▶ _MATERIAL PROVIDED_:
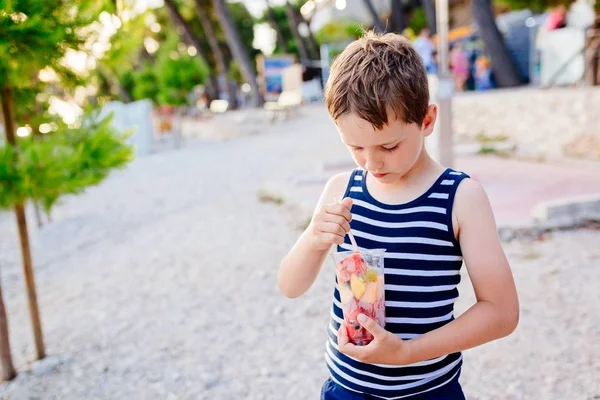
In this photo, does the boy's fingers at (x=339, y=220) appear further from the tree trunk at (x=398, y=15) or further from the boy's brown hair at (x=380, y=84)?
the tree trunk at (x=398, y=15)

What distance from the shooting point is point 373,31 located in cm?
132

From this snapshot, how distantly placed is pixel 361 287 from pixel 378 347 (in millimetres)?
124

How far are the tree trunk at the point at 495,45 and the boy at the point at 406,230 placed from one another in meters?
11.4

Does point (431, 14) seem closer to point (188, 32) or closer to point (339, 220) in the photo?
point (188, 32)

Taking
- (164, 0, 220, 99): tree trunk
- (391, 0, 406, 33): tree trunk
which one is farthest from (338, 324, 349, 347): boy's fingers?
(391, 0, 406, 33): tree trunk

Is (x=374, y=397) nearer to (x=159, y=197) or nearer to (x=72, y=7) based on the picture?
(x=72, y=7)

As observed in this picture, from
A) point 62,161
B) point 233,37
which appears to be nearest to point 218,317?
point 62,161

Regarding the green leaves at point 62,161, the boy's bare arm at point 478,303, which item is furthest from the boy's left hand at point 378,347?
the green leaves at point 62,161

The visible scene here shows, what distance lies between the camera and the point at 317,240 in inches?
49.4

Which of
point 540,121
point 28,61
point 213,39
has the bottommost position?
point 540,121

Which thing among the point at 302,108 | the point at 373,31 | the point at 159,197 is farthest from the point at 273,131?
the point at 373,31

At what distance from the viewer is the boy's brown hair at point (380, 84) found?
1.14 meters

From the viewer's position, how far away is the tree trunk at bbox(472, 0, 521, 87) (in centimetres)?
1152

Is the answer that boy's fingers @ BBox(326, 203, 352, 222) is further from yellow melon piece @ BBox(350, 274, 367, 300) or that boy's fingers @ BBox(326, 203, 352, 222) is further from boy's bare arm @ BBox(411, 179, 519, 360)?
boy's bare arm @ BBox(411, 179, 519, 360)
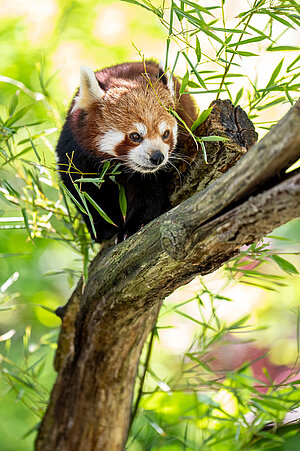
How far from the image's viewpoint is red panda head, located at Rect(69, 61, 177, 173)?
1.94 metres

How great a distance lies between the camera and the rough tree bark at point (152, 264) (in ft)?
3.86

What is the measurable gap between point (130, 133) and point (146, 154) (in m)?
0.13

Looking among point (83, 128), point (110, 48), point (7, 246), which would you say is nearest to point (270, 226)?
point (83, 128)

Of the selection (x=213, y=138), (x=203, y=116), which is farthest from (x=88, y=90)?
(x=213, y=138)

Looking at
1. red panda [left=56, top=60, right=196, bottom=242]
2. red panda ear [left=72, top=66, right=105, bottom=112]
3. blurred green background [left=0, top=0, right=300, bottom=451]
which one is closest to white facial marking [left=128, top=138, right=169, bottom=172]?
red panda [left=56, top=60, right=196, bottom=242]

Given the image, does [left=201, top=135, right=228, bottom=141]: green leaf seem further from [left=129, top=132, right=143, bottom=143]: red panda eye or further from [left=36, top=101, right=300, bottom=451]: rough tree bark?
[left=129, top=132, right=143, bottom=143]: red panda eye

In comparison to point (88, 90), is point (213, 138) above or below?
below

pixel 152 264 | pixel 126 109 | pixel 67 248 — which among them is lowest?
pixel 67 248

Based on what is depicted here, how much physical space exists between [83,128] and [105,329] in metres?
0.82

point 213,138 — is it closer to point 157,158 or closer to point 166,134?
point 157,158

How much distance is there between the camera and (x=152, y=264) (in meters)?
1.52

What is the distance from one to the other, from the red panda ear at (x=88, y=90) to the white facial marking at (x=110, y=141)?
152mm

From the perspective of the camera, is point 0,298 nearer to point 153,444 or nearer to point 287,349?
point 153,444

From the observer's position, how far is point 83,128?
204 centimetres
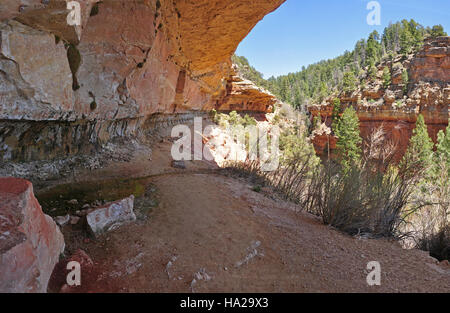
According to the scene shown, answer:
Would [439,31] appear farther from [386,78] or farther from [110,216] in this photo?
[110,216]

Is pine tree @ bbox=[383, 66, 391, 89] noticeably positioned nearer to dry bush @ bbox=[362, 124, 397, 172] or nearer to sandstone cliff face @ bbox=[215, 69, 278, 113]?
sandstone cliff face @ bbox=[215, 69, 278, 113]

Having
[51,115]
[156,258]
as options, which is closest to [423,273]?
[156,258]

▶ _TASK DESCRIPTION_: Change every "camera" in the records above to "lens" and reproduce all the lines with nothing else altered. Omit the pictures from your answer.

▶ _ANSWER TO THE EXERCISE_:
In this photo, does the boy's fingers at (x=339, y=220) appear further from the tree trunk at (x=398, y=15) or further from the boy's brown hair at (x=380, y=84)?
the tree trunk at (x=398, y=15)

What distance from the shooting point is point 373,31 located in cm?
132

From this snapshot, how distantly placed is pixel 361 287 from pixel 378 347 (in millimetres)?
124

How far are the tree trunk at the point at 495,45 and the boy at the point at 406,230 placed from one another in meters?
11.4

Does point (431, 14) seem closer to point (188, 32) or closer to point (339, 220) in the photo?
point (188, 32)

Taking
- (164, 0, 220, 99): tree trunk
- (391, 0, 406, 33): tree trunk
which one is farthest from (338, 324, 349, 347): boy's fingers?
(391, 0, 406, 33): tree trunk

Is (x=374, y=397) nearer to (x=159, y=197) or nearer to (x=72, y=7) based on the picture?
(x=72, y=7)

As observed in this picture, from
A) point 62,161
B) point 233,37
which appears to be nearest to point 218,317?
point 62,161

Regarding the green leaves at point 62,161, the boy's bare arm at point 478,303, which item is furthest from the boy's left hand at point 378,347?
the green leaves at point 62,161

The visible scene here shows, what distance lies between the lens and the point at 317,240 in inches?
49.4

Which of
point 540,121
point 28,61
point 213,39
has the bottommost position?
point 540,121

Which thing among the point at 302,108 | the point at 373,31 | the point at 159,197 is farthest from the point at 273,131?
the point at 373,31

At what distance from the viewer is the boy's brown hair at point (380, 84) found?
1.14 meters

From the viewer's position, how far away is the tree trunk at bbox(472, 0, 521, 87) (in centimetres)?
1152

Is the answer that boy's fingers @ BBox(326, 203, 352, 222) is further from yellow melon piece @ BBox(350, 274, 367, 300) or that boy's fingers @ BBox(326, 203, 352, 222) is further from boy's bare arm @ BBox(411, 179, 519, 360)?
boy's bare arm @ BBox(411, 179, 519, 360)
How far from the image's viewpoint is red panda head, located at Rect(69, 61, 177, 173)?
1.94 metres

How great a distance lies between the lens and the rough tree bark at point (152, 264) (in ft)?
3.86

What is the measurable gap between point (130, 133) and point (146, 154) (in m)?
0.13

Looking among point (83, 128), point (110, 48), point (7, 246), which would you say is nearest to point (270, 226)?
point (83, 128)

Of the selection (x=213, y=138), (x=203, y=116), which is farthest from (x=88, y=90)?
(x=213, y=138)

Looking at
1. red panda [left=56, top=60, right=196, bottom=242]
2. red panda ear [left=72, top=66, right=105, bottom=112]
3. blurred green background [left=0, top=0, right=300, bottom=451]
which one is closest to white facial marking [left=128, top=138, right=169, bottom=172]?
red panda [left=56, top=60, right=196, bottom=242]

Given the image, does [left=201, top=135, right=228, bottom=141]: green leaf seem further from [left=129, top=132, right=143, bottom=143]: red panda eye or further from [left=36, top=101, right=300, bottom=451]: rough tree bark?
[left=129, top=132, right=143, bottom=143]: red panda eye

In comparison to point (88, 90), is point (213, 138) above or below?
below

pixel 152 264 | pixel 126 109 | pixel 67 248 — which among them is lowest?
pixel 67 248

Based on what is depicted here, how much physical space exists between [83,128] and [105,329] in metres?
0.82

point 213,138 — is it closer to point 157,158 or closer to point 166,134?
point 157,158

How much distance is there between the lens and (x=152, y=264) (in meters)?
1.52

What is the distance from one to the other, from the red panda ear at (x=88, y=90) to the white facial marking at (x=110, y=141)?
152mm

From the perspective of the lens, is point 0,298 nearer to point 153,444 or nearer to point 287,349?
point 153,444

From the observer's position, how far is point 83,128?
204 centimetres
According to the scene shown, answer:
Would [439,31] appear farther from [386,78] or farther from [110,216] in this photo?
[110,216]

Is pine tree @ bbox=[383, 66, 391, 89] noticeably positioned nearer to dry bush @ bbox=[362, 124, 397, 172] or nearer to sandstone cliff face @ bbox=[215, 69, 278, 113]?
sandstone cliff face @ bbox=[215, 69, 278, 113]

Having
[51,115]
[156,258]
as options, which is closest to [423,273]?
[156,258]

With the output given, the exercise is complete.